━━ Teks Sumber ━━

Mengingat pentingnya tujuan mewujudkan sistem perbankan yang sehat, maka peraturan-
peraturan di bidang perbankan yang ditetapkan oleh Bank Indonesia harus didukung dengan
sanksi-sanksi yang adil.

Pengaturan Bank berdasarkan prinsip kehati-hatian tersebut disesuaikan pula dengan standar
yang berlaku secara internasional.

Ayat (2)

Pokok-pokok berbagai ketentuan yang akan ditetapkan dalam Peraturan Bank Indonesia antara
lain memuat:

    a.     perizinan Bank;
    b.     kelembagaan Bank, termasuk kepengurusan dan kepemilikan;
    c.     kegiatan usaha Bank pada umumnya;
    d.     kegiatan usaha Bank berdasarkan Prinsip Syariah;
    e.     merger, konsolidasi, dan akuisisi Bank;
    f.     sistem informasi antarbank;
    g.     tata cara pengawasan Bank;
    h.     sistem pelaporan Bank kepada Bank Indonesia;
    i.     penyehatan perbankan;
    j.     pencabutan izin usaha, likuidasi, dan pembubaran bentuk hukum Bank;
    k.     lembaga-lembaga pendukung sistem perbankan.

                                            Pasal 26
Huruf a

Pemberian dan pencabutan izin usaha Bank dilakukan dengan keputusan Gubernur Bank
Indonesia.

Huruf b

Pemberian izin pembukaan, penutupan dan pemindahan kantor Bank dilakukan dengan
keputusan Gubernur Bank Indonesia.

Dalam pengertian izin pembukaan kantor Bank termasuk pula persetujuan mengenai
peningkatan status kantor Bank.

Huruf c

Pemberian persetujuan kepemilikan dan kepengurusan Bank dilakukan dengan keputusan
Gubernur Bank Indonesia.

Huruf d

Dalam pengertian izin untuk melakukan kegiatan usaha tertentu termasuk izin untuk melakukan
kegiatan usaha sebagai bank devisa, penitipan, melakukan kegiatan usaha berdasarkan Prinsip
Syariah, dan kegiatan-kegiatan usaha lain sesuai peraturan perundang-undangan yang berlaku.

                                           Pasal 27

Yang dimaksud dengan pengawasan langsung adalah dalam bentuk pemeriksaan yang disusul
dengan tindakan­tindakan perbaikan.

Yang dimaksud dengan pengawasan tidak langsung terutama dalam bentuk pengawasan dini
melalui penelitian, analisis, dan evaluasi laporan Bank.

                                           Pasal 28

Ayat (1)

Cukup jelas

Ayat (2)

━━━

**Tugas Latihan:**
**1)** Menurut teks sumber, pengawasan tidak langsung terutama dilakukan dalam bentuk apa?
**2)** Terjemahkan kalimat berikut dari teks sumber ke dalam bahasa Inggris: "Pemberian persetujuan kepemilikan dan kepengurusan Bank dilakukan dengan keputusan Gubernur Bank Indonesia."

━━ Data ━━

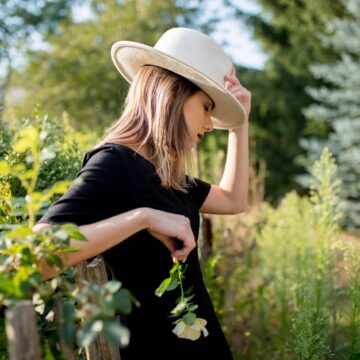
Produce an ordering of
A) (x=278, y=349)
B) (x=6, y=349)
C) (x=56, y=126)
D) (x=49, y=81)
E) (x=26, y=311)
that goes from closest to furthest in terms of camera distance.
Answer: (x=26, y=311) → (x=6, y=349) → (x=56, y=126) → (x=278, y=349) → (x=49, y=81)

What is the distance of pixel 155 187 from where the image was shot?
5.03 ft

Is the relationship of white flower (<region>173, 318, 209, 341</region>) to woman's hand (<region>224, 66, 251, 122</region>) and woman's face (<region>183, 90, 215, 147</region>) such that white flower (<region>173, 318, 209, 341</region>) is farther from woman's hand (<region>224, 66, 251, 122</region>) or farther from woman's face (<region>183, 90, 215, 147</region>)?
woman's hand (<region>224, 66, 251, 122</region>)

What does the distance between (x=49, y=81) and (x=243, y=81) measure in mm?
4891

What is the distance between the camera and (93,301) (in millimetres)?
1327

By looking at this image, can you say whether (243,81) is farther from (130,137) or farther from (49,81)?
(130,137)

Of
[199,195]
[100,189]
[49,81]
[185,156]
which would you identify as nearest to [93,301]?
[100,189]

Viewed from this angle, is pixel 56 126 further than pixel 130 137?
Yes

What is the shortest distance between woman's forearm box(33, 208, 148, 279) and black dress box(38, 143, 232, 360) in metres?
0.09

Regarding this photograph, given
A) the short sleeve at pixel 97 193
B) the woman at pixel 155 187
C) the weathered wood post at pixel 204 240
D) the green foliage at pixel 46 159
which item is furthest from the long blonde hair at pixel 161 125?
the weathered wood post at pixel 204 240

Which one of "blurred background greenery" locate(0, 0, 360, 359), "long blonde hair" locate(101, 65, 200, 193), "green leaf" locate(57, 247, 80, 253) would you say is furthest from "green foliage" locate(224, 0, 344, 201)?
"green leaf" locate(57, 247, 80, 253)

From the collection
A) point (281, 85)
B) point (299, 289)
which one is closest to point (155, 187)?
point (299, 289)

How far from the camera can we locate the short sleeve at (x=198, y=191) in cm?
187

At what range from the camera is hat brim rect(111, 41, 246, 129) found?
1.65 metres

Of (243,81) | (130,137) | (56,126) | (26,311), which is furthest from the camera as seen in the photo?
(243,81)
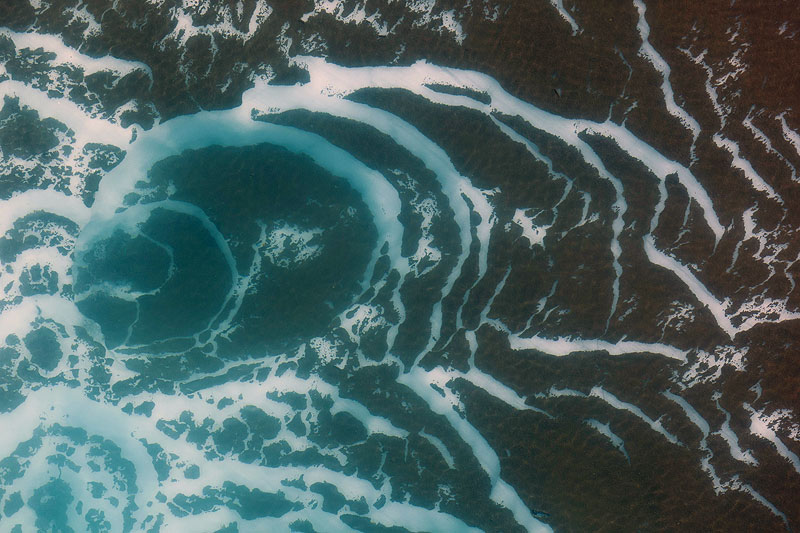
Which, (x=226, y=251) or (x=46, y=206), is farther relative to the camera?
(x=226, y=251)

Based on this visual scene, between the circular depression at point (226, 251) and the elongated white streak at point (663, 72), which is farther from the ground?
the elongated white streak at point (663, 72)

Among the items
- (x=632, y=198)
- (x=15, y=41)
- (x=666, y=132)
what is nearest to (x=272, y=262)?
(x=15, y=41)

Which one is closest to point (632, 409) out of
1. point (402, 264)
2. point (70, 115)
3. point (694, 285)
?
point (694, 285)

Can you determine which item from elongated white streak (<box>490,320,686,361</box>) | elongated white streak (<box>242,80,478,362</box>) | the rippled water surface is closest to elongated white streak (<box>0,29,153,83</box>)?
the rippled water surface

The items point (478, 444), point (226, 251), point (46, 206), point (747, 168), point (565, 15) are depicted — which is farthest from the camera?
point (478, 444)

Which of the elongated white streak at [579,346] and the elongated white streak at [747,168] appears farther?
the elongated white streak at [579,346]

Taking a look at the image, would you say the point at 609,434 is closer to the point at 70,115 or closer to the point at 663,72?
the point at 663,72

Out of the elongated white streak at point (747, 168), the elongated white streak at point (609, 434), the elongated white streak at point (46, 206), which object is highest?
the elongated white streak at point (46, 206)

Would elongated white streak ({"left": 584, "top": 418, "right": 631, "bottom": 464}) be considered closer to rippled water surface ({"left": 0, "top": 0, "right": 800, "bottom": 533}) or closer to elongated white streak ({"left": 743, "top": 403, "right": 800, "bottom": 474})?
rippled water surface ({"left": 0, "top": 0, "right": 800, "bottom": 533})


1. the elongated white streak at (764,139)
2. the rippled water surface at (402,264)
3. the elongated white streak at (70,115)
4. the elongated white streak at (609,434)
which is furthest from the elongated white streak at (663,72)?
the elongated white streak at (70,115)

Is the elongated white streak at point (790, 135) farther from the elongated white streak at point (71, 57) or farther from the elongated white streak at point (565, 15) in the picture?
the elongated white streak at point (71, 57)

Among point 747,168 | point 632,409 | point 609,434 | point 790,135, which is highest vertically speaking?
point 790,135

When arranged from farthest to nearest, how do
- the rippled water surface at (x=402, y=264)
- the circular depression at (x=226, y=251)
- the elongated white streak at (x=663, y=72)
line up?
the circular depression at (x=226, y=251), the rippled water surface at (x=402, y=264), the elongated white streak at (x=663, y=72)
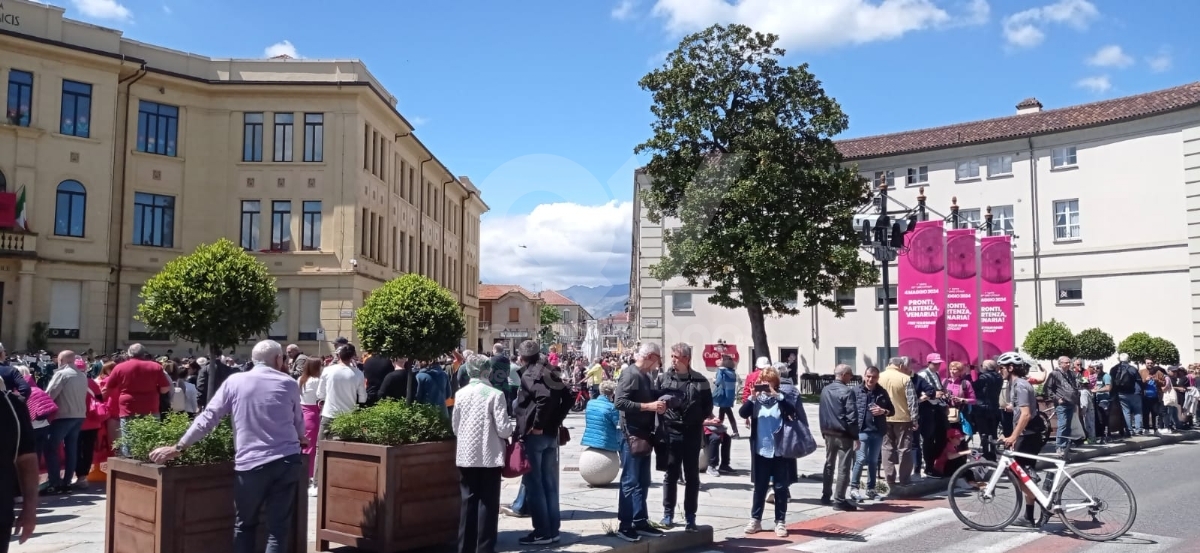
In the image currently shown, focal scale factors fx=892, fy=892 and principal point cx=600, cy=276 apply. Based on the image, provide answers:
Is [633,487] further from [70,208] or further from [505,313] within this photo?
[505,313]

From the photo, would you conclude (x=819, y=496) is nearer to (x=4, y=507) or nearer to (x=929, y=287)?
(x=4, y=507)

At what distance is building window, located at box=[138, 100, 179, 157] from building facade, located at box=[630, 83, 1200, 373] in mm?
17475

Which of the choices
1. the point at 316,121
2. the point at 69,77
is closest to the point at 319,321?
the point at 316,121

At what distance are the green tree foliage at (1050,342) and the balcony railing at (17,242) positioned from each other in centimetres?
3393

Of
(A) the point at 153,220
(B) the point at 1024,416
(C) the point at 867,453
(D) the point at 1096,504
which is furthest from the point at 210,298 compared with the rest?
(A) the point at 153,220

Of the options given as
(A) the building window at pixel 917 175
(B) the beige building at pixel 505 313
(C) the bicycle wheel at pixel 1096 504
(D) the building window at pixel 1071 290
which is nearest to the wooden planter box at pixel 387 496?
(C) the bicycle wheel at pixel 1096 504

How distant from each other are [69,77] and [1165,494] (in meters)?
33.2

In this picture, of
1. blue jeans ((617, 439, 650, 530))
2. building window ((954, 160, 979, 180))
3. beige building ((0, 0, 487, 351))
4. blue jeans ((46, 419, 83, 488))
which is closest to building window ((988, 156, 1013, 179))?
building window ((954, 160, 979, 180))

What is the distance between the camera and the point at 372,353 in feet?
37.9

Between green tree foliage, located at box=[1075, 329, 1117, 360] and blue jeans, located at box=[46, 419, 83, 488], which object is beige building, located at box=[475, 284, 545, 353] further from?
blue jeans, located at box=[46, 419, 83, 488]

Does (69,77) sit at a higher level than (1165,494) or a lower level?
higher

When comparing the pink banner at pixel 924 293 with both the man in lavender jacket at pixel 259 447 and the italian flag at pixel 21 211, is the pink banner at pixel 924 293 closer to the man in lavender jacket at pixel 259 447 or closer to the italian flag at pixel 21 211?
the man in lavender jacket at pixel 259 447

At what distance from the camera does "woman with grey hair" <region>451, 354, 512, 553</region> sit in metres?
6.91

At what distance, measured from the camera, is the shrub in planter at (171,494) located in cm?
604
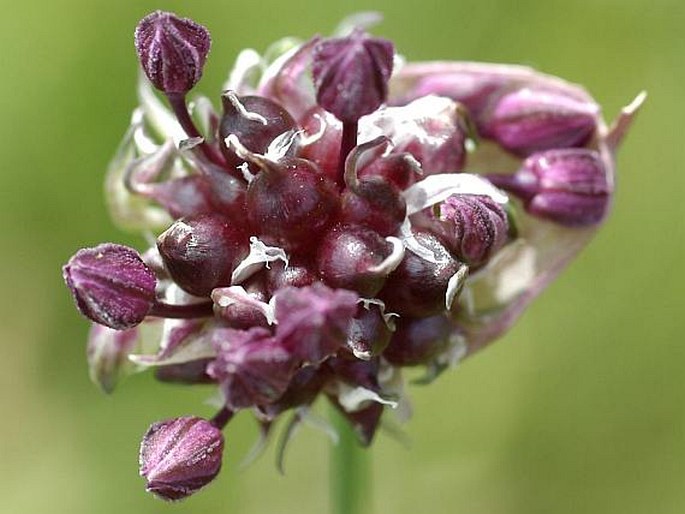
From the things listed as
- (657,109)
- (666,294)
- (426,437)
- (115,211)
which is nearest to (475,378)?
(426,437)

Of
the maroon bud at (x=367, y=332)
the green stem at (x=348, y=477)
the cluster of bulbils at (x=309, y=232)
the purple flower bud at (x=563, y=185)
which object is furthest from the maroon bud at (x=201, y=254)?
the green stem at (x=348, y=477)

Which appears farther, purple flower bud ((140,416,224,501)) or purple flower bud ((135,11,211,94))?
purple flower bud ((135,11,211,94))

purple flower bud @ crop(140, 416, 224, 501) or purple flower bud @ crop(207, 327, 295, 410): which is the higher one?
purple flower bud @ crop(207, 327, 295, 410)

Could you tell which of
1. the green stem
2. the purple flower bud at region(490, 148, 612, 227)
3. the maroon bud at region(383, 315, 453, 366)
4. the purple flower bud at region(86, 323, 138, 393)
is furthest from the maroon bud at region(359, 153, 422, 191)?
the green stem

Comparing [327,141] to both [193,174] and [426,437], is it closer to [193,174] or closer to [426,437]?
[193,174]

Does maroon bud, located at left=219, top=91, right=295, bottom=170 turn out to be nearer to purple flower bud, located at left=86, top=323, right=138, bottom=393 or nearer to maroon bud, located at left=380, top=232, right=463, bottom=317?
maroon bud, located at left=380, top=232, right=463, bottom=317

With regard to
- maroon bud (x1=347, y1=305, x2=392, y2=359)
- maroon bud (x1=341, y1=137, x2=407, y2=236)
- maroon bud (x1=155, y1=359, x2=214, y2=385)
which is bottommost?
maroon bud (x1=155, y1=359, x2=214, y2=385)

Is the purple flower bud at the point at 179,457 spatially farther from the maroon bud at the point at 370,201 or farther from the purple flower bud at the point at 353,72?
the purple flower bud at the point at 353,72
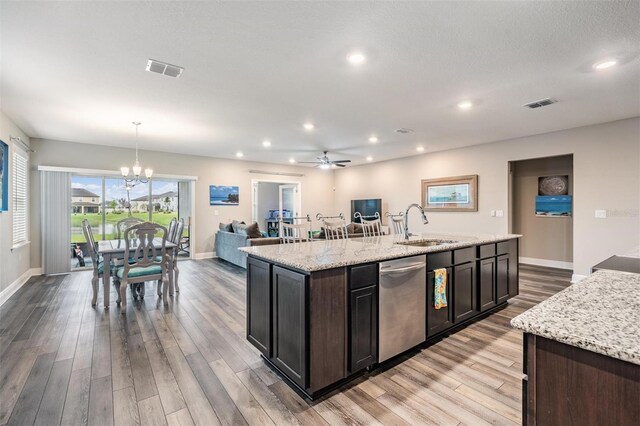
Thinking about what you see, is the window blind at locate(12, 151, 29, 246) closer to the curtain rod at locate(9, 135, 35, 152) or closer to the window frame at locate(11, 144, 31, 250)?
the window frame at locate(11, 144, 31, 250)

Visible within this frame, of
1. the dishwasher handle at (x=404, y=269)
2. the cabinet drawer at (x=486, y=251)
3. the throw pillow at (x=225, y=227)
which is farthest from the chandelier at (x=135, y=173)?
the cabinet drawer at (x=486, y=251)

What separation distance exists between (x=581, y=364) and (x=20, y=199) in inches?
284

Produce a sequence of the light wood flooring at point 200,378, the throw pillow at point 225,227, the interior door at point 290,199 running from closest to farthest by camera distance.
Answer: the light wood flooring at point 200,378 < the throw pillow at point 225,227 < the interior door at point 290,199

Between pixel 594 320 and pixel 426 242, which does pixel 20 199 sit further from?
pixel 594 320

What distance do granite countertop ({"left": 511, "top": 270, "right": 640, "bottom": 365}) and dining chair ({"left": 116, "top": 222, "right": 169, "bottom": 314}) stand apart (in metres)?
3.85

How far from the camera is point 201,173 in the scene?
762cm

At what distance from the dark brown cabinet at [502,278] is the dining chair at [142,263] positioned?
162 inches

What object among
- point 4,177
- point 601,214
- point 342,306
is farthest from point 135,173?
point 601,214

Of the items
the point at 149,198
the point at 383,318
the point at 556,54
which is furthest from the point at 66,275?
the point at 556,54

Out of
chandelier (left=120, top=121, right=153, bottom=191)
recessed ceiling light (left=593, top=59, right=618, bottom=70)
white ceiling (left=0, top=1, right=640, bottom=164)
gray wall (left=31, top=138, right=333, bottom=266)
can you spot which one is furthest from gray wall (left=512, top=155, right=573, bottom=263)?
chandelier (left=120, top=121, right=153, bottom=191)

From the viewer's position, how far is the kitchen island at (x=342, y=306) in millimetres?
1973

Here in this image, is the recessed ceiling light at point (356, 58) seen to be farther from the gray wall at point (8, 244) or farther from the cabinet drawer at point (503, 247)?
the gray wall at point (8, 244)

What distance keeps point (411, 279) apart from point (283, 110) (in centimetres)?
Result: 287

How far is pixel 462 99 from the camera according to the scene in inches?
147
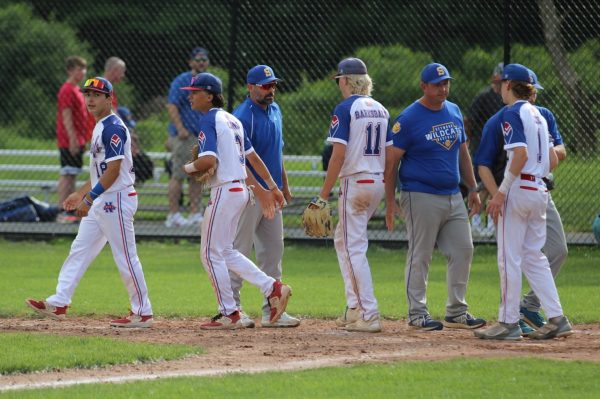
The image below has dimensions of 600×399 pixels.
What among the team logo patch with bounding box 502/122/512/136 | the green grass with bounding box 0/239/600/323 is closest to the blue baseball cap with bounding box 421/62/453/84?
the team logo patch with bounding box 502/122/512/136

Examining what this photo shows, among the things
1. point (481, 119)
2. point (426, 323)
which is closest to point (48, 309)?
point (426, 323)

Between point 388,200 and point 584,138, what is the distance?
5.66m

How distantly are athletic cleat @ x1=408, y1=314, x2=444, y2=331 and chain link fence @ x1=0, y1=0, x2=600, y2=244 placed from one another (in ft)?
16.9

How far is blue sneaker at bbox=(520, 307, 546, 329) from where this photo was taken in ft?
28.9

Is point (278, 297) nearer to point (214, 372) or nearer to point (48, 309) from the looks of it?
point (48, 309)

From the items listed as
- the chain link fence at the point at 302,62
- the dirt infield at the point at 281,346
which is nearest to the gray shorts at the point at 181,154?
the chain link fence at the point at 302,62

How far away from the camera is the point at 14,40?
18766 mm

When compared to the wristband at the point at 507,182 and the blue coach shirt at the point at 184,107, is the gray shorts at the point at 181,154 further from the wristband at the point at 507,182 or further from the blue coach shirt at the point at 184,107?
the wristband at the point at 507,182

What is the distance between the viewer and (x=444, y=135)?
28.6ft

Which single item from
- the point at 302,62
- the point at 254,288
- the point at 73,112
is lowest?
the point at 254,288

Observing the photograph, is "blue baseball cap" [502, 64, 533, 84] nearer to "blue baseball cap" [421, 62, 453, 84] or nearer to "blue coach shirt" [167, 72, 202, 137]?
"blue baseball cap" [421, 62, 453, 84]

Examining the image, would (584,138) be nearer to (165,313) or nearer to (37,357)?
(165,313)

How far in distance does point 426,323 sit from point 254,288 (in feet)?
10.2

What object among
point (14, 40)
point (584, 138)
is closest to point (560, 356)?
point (584, 138)
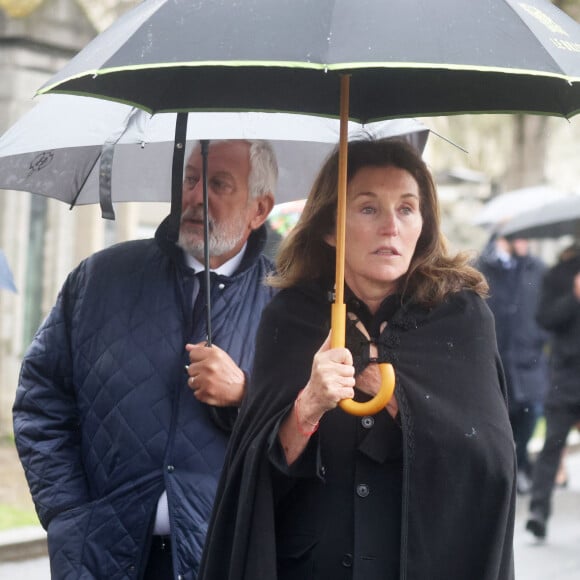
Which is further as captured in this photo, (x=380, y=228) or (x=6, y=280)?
(x=6, y=280)

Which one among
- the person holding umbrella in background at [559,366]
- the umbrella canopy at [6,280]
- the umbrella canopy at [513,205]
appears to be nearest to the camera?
the umbrella canopy at [6,280]

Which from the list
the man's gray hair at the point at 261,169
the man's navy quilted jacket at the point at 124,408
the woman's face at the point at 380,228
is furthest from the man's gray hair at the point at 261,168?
the woman's face at the point at 380,228

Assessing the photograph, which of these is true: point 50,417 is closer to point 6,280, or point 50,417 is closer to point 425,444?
point 6,280

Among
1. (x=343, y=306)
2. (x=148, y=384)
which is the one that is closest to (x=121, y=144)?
(x=148, y=384)

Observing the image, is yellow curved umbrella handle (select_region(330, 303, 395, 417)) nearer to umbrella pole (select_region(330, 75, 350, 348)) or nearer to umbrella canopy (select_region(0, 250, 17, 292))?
→ umbrella pole (select_region(330, 75, 350, 348))

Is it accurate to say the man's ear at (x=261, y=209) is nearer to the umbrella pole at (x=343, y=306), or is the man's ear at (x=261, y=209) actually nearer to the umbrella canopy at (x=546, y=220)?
the umbrella pole at (x=343, y=306)

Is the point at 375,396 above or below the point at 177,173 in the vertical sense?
below

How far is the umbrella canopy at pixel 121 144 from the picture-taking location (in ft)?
13.8

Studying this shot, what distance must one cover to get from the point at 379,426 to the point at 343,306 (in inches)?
12.3

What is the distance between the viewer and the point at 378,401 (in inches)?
124

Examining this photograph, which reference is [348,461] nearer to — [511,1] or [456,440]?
[456,440]

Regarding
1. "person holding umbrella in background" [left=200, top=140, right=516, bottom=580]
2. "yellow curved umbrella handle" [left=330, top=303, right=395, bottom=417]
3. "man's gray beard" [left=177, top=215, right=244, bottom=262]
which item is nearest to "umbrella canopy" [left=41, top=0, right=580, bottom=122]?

━━━

**Kunci Jawaban:**
**1)** Pengawasan tidak langsung terutama dilakukan dalam bentuk pengawasan dini melalui penelitian, analisis, dan evaluasi laporan Bank.

**2)** Approval of Bank ownership and management is granted by decision of the Governor of Bank Indonesia.